Tahun-tahun Jang Lalu berkisah mengenai kedatangan  Kenil  (sebutan bagi tentara  Hindia Belanda-KNIL singkatan dari het Koninklijke Nederlands(ch)-Indische Leger) 
ke sebuah 'negeri' . Info kedatangannya yang tak jelas beritanya membuat warga banyak yang merasa was-was. 

Ketika akhirnya pasukan datang, justru mereka menemukan sebuah 'negeri' yang nyaris kosong karena semua laki-laki bersembunyi.  Akibatnya para anggota Kenil marah dan  menjarah dan membakar rumah. Bagi penduduk kedatangan Kenil bukan untuk menjajah seperti yang diperkirakan, namun merampok!

Sementara kisah Auli cukup mengharukan bagi saya. Dikisahkan mengenai keponakan tokoh utama kisah yang menderita sakit. Segala upaya menyembuhkan belum juga menunjukkan hasil. Dokter yang dipanggil memberikan resep yang tak bisa diperoleh di apotek mana pun karena habis. Bahkan mungkin di seluruh Indonesia obat tersebut habis, begitu menurutnya. 

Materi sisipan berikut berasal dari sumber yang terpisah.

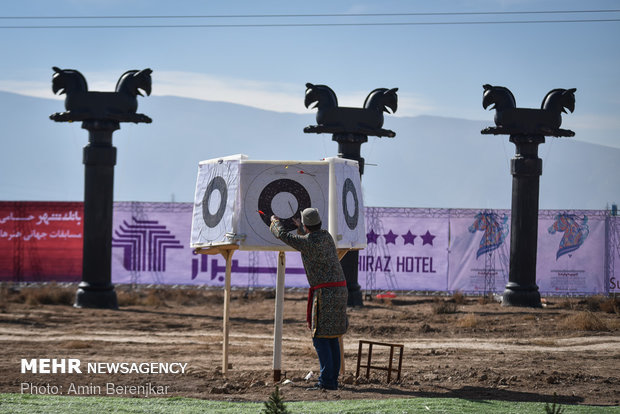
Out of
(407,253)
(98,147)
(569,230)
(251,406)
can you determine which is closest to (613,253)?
(569,230)

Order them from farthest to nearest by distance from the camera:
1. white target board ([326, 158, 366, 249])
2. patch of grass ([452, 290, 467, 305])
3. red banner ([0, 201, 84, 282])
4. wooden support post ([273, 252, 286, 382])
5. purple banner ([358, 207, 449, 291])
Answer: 1. red banner ([0, 201, 84, 282])
2. purple banner ([358, 207, 449, 291])
3. patch of grass ([452, 290, 467, 305])
4. white target board ([326, 158, 366, 249])
5. wooden support post ([273, 252, 286, 382])

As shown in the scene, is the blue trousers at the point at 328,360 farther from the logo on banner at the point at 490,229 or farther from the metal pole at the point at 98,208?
the logo on banner at the point at 490,229

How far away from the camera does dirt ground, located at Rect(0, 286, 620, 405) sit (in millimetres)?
9977

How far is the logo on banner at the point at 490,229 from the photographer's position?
24109 millimetres

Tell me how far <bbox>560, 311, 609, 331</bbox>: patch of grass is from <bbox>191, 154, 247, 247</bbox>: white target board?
8657 millimetres

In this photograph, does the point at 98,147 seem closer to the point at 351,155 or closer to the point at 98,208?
the point at 98,208

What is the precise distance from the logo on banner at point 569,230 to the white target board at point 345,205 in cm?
1367

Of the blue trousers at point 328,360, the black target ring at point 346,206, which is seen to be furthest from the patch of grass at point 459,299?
the blue trousers at point 328,360

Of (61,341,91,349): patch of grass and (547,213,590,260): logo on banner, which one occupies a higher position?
(547,213,590,260): logo on banner

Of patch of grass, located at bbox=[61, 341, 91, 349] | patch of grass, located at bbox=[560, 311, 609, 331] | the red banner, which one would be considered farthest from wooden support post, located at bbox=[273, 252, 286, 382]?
the red banner

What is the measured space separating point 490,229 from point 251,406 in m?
16.6

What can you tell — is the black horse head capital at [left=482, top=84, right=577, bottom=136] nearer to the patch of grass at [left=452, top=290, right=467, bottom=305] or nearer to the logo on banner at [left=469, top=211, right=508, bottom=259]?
the logo on banner at [left=469, top=211, right=508, bottom=259]

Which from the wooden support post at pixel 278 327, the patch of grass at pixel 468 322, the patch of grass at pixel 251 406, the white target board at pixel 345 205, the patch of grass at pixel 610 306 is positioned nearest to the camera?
the patch of grass at pixel 251 406

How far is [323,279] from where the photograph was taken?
30.8 ft
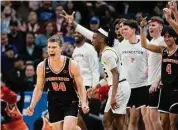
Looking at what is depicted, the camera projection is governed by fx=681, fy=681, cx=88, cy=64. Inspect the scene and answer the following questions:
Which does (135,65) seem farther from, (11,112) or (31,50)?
(31,50)

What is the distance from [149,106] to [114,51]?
122cm

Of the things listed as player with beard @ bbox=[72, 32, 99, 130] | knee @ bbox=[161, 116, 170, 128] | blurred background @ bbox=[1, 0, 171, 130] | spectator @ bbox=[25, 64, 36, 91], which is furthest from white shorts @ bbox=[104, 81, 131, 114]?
spectator @ bbox=[25, 64, 36, 91]

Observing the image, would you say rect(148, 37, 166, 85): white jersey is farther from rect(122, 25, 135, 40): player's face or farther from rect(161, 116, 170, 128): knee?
rect(161, 116, 170, 128): knee

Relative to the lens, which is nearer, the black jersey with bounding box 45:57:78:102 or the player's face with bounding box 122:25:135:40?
the black jersey with bounding box 45:57:78:102

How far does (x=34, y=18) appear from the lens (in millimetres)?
19984

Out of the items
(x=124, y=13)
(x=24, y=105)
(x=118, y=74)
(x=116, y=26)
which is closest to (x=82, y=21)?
(x=124, y=13)

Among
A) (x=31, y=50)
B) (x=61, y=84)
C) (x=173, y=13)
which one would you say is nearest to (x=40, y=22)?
(x=31, y=50)

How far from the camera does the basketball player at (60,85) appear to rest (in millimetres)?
11609

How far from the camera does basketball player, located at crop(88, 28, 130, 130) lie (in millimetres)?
11984

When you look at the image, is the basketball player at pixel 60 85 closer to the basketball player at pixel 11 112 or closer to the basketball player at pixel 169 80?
the basketball player at pixel 169 80

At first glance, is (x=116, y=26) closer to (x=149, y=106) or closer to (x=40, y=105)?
(x=149, y=106)

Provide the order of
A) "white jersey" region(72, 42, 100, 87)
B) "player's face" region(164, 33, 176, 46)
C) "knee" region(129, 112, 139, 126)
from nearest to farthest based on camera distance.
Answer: "player's face" region(164, 33, 176, 46)
"knee" region(129, 112, 139, 126)
"white jersey" region(72, 42, 100, 87)

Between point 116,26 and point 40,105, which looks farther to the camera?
point 40,105

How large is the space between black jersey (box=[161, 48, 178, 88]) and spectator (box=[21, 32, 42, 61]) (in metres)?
7.34
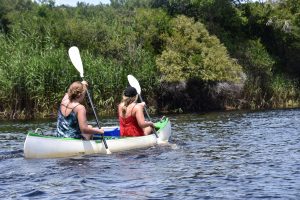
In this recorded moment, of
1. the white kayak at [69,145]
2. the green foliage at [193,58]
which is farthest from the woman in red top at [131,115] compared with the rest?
the green foliage at [193,58]

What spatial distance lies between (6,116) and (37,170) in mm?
16217

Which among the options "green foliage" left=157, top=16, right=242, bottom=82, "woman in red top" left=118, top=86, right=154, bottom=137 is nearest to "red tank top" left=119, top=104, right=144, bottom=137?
"woman in red top" left=118, top=86, right=154, bottom=137

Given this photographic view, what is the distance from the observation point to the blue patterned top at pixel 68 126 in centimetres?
1218

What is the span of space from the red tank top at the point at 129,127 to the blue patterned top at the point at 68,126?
5.59ft

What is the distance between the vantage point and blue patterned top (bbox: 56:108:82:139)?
1218 centimetres

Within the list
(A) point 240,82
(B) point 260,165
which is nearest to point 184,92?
(A) point 240,82

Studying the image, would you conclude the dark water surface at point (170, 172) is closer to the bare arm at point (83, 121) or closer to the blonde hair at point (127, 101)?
the bare arm at point (83, 121)

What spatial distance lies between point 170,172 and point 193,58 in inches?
901

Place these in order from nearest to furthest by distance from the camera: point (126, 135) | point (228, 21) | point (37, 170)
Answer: point (37, 170), point (126, 135), point (228, 21)

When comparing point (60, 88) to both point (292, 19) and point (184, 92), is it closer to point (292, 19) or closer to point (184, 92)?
point (184, 92)

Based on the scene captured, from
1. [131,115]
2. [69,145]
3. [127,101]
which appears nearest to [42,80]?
[131,115]

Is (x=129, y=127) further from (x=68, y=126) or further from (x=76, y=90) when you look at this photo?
(x=76, y=90)

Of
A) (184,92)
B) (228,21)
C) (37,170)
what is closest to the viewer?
(37,170)

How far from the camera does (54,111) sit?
27.3 metres
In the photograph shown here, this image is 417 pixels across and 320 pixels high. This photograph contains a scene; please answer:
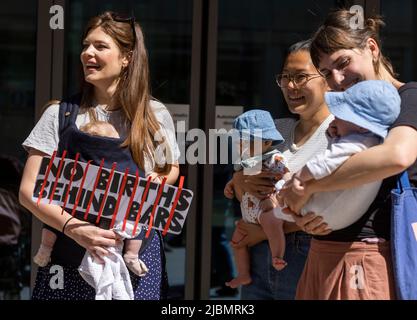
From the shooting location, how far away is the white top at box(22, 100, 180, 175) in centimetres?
256

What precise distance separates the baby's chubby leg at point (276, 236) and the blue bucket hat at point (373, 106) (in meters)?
0.76

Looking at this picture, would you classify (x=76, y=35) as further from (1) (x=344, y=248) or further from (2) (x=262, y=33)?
(1) (x=344, y=248)

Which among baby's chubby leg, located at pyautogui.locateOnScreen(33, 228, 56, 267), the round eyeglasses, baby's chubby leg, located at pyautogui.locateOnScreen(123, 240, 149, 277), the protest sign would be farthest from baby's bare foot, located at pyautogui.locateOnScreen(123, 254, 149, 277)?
the round eyeglasses

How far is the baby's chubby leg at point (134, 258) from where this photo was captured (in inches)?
100

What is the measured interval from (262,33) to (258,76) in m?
0.27

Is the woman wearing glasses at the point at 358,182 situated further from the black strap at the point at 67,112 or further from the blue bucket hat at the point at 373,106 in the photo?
the black strap at the point at 67,112

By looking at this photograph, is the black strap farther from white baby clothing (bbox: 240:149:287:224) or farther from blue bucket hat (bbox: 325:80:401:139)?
blue bucket hat (bbox: 325:80:401:139)

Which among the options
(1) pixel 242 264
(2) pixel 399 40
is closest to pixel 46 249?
(1) pixel 242 264

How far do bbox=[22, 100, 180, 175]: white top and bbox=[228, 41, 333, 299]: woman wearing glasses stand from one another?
0.33 meters

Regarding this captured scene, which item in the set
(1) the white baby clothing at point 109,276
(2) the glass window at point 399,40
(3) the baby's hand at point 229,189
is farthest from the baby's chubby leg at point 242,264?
(2) the glass window at point 399,40

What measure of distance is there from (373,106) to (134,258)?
990mm

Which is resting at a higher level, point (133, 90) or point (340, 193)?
point (133, 90)

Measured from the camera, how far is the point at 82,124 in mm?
2602

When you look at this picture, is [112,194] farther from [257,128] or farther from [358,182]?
[358,182]
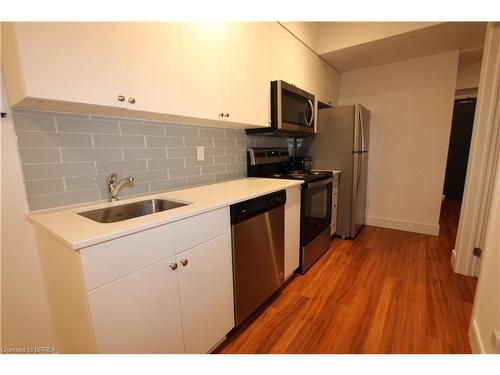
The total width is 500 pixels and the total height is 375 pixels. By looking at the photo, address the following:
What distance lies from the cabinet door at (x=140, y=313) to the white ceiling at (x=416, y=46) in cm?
302

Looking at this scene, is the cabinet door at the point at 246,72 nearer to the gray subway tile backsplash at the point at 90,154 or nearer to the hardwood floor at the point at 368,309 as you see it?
the gray subway tile backsplash at the point at 90,154

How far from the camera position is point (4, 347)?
3.39ft

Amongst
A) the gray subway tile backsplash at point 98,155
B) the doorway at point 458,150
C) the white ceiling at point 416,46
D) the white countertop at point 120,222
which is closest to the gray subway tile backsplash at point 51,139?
the gray subway tile backsplash at point 98,155

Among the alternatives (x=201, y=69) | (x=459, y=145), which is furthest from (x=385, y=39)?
(x=459, y=145)

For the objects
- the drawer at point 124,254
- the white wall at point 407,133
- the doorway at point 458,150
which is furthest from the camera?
the doorway at point 458,150

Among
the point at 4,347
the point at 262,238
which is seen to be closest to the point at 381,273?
the point at 262,238

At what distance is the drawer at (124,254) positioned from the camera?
0.75 m

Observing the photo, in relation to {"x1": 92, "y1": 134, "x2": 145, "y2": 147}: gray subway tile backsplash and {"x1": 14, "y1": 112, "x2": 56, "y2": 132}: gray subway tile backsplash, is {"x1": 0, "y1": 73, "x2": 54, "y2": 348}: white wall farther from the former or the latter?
{"x1": 92, "y1": 134, "x2": 145, "y2": 147}: gray subway tile backsplash

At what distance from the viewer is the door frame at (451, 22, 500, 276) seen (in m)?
1.85

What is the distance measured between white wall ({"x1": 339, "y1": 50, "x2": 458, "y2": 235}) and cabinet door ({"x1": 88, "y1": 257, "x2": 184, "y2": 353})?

Selama sakit sang keponakan menginginkan coklat. Ia meminta sang paman membawakan coklat, dan sebagai paman yang baik, sang tokoh berupaya memenuhi keinginan sederhana tersebut. Ternyata butuh perjuangan panjang untuk bisa memberikan sepotong coklat bagi keponakan terkasih.

Pembaca bisa mendapat informasi bagaimana kehidupan masyarakat pada tahun 1950-an dari beberapa kisah yang dibuat sekitar tahun tersebut. Meski demikian, beberapa kisah yang mengambil setting tahun sebelum 1950 juga mampu memberikan gambaran mengenai kehidupan masyarakat saat kisah dibuat dengan gamblang.

Versi milik sahabat saya sudah  tidak asli lagi karena mengalami perubahan dari sisi kover. Kover aslinya saat membeli buku sudah sangat lapuk dan robek disana-sini. Untung saya menemukan buku sejenis di koleksi Perpustakaan UI. Lumayan buat diambil foto.

Kapan-kapan numpang baca yang lain lagi ah.
Sebagai penambah wawasan dalam bidang literasi.